Stated goal 1: In the reviews of The Sugar House, at which drama school did Clara complete her training?

Text extract:
Clara is an unusual heroine; she's both naïve and determined, messy but honest about her faults. No doubt she is based on Antonia White herself.

This novel is the third installment in White's Frost in May quartet. I'm looking forward to reading the fourth one, Beyond the Glass. ( )
  akblanchard | Oct 12, 2020 |
In The Sugar House, the 3rd book of the Frost in May quarter, Clara Batchelor has fallen in love with an older actor, while still pursued by her ex-fiancé. This was the best book so far in the series and I was drawn inexorably into the little tragedy of this novel. Really well done. ( )
  LisaMorr | Dec 11, 2019 |
The Sugar House, the third novel in Antonia White’s Frost in May quartet, picks up four years after the events of The Lost Traveller. It can be read as a stand-alone; however, the context the previous book provides is useful. Now 21, Clara, having recently completed training at The Garrick School of Drama, is working as an actor with a travelling theatre troupe. She believes herself to be in love with an older actor whom she met at drama school, a WWI vet with a drinking problem, and she seems unaware (or unwilling to accept) that Stephen Tye mainly likes the reflection of himself he sees in her naïve, young eyes. When the relationship with Stephen—if you can call it that—does not work out, Clara allows dissolute oddball Archie Hughes-Follett back into her life. She had been on the brink of marrying him four years earlier, but her mother had been able to talk some sense into her. Now, Clara makes the fatal error she’d earlier avoided. With the urging and approval of two ardent Catholics—her father and Lady Theresa Follett, whose ten-year-old son accidentally died when Clara was his governess—Clara marries Archie.

Input records:
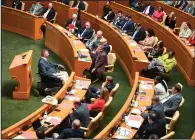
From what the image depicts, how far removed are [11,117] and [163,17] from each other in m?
7.55

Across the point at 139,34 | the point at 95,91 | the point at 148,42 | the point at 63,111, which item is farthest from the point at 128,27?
the point at 63,111

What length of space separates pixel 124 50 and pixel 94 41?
3.10 feet

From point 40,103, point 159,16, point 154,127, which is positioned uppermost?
point 159,16

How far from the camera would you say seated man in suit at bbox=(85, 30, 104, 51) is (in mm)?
11234

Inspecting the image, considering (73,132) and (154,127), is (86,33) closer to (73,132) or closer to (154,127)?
(154,127)

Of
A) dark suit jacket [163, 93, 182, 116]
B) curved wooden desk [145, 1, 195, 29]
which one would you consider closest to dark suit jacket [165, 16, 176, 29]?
curved wooden desk [145, 1, 195, 29]

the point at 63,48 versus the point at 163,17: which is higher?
the point at 163,17

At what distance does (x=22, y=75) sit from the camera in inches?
359

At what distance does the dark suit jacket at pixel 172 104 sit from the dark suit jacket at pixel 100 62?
2.60 meters

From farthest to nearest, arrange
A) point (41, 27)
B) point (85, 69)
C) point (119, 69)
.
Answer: point (41, 27) → point (119, 69) → point (85, 69)

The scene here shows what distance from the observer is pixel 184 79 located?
10.8m

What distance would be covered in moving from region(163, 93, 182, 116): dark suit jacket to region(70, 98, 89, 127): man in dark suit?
1755mm

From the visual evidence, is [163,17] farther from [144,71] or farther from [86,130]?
[86,130]

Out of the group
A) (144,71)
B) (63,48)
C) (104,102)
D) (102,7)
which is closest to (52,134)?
(104,102)
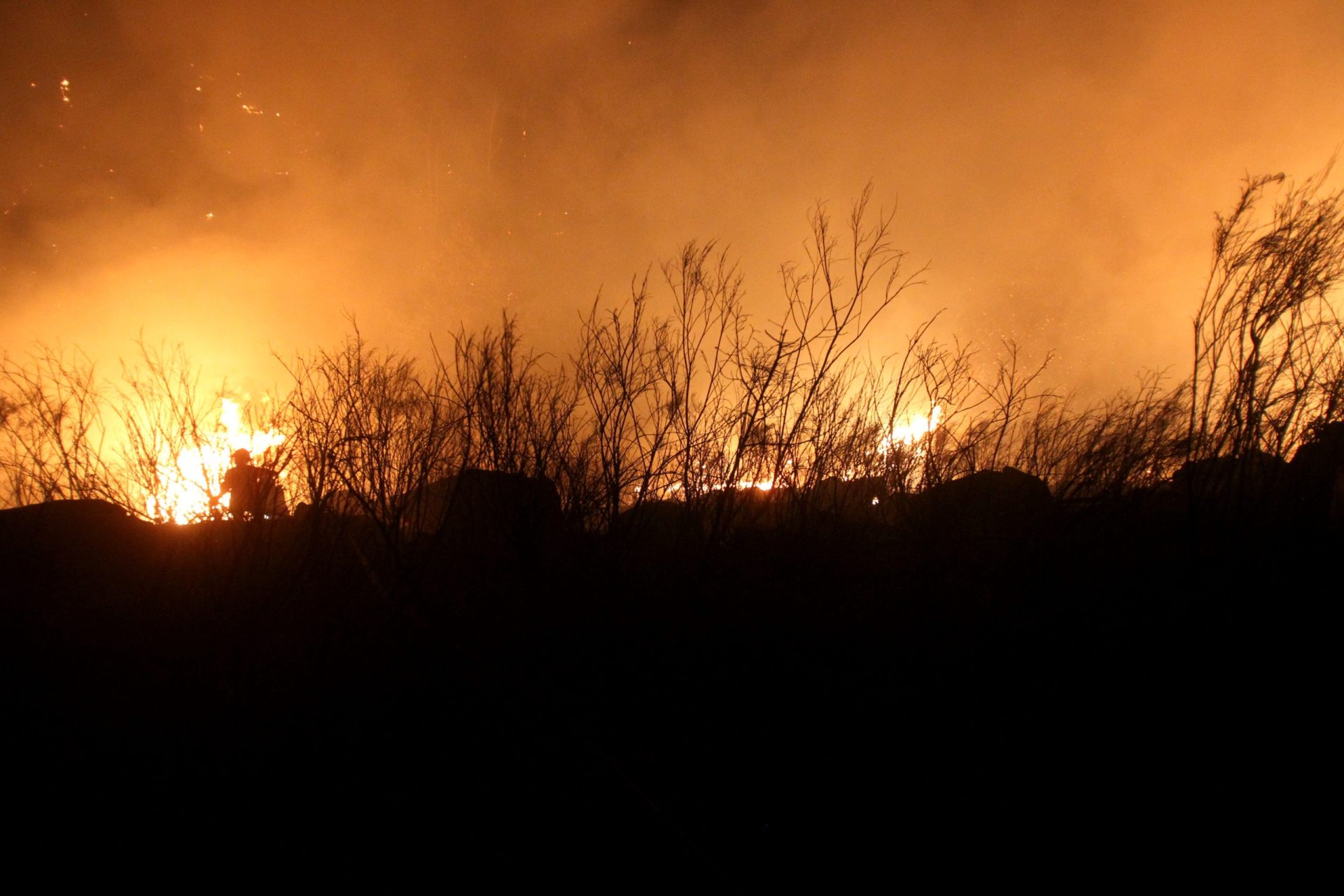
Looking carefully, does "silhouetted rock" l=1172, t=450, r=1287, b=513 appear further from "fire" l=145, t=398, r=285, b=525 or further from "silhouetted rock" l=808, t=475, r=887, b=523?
"fire" l=145, t=398, r=285, b=525

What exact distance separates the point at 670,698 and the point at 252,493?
10.8 ft

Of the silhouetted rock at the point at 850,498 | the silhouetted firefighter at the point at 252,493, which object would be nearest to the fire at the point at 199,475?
the silhouetted firefighter at the point at 252,493

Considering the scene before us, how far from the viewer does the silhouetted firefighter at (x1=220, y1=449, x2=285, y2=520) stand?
161 inches

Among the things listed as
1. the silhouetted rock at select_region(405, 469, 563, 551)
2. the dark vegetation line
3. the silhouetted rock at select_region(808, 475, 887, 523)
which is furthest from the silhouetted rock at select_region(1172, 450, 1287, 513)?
the silhouetted rock at select_region(405, 469, 563, 551)

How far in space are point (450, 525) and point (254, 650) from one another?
67.7 inches

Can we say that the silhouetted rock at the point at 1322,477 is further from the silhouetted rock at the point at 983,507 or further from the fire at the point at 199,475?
the fire at the point at 199,475

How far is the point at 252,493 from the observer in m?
4.16

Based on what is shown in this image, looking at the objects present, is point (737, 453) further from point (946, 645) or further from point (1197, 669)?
point (1197, 669)

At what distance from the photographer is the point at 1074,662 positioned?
10.1ft

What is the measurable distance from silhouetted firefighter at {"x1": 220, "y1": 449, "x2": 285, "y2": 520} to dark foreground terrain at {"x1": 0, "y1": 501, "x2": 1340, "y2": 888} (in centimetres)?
13

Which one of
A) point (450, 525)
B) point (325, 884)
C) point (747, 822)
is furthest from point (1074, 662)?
point (450, 525)

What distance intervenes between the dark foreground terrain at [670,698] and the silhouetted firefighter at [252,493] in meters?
0.13

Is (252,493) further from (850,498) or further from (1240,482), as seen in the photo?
(1240,482)

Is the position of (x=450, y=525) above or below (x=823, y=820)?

Stated goal 2: Please copy out word for word everything in the listing from the line containing "At what distance from" down to the end of the listing, including both ends.

Problem solution 1: The Garrick School of Drama.

Problem solution 2:
At what distance from the photographer is the point at 1074,662 positioned?
10.1ft

What is the measurable distance from silhouetted firefighter at {"x1": 220, "y1": 449, "x2": 285, "y2": 520} to dark foreground terrain at {"x1": 0, "y1": 501, "x2": 1340, "y2": 888} (in centimetres)?
13

Which one of
A) point (450, 525)
B) point (325, 884)
C) point (747, 822)
is furthest from point (1074, 662)?
point (450, 525)

What distance intervenes between the dark foreground terrain at [670,698] and the silhouetted firefighter at [252,493] in meters?
0.13

Is (252,493) further from (850,498) or further from (1240,482), as seen in the photo?
(1240,482)

Is the position of (x=450, y=525) above or below (x=823, y=820)?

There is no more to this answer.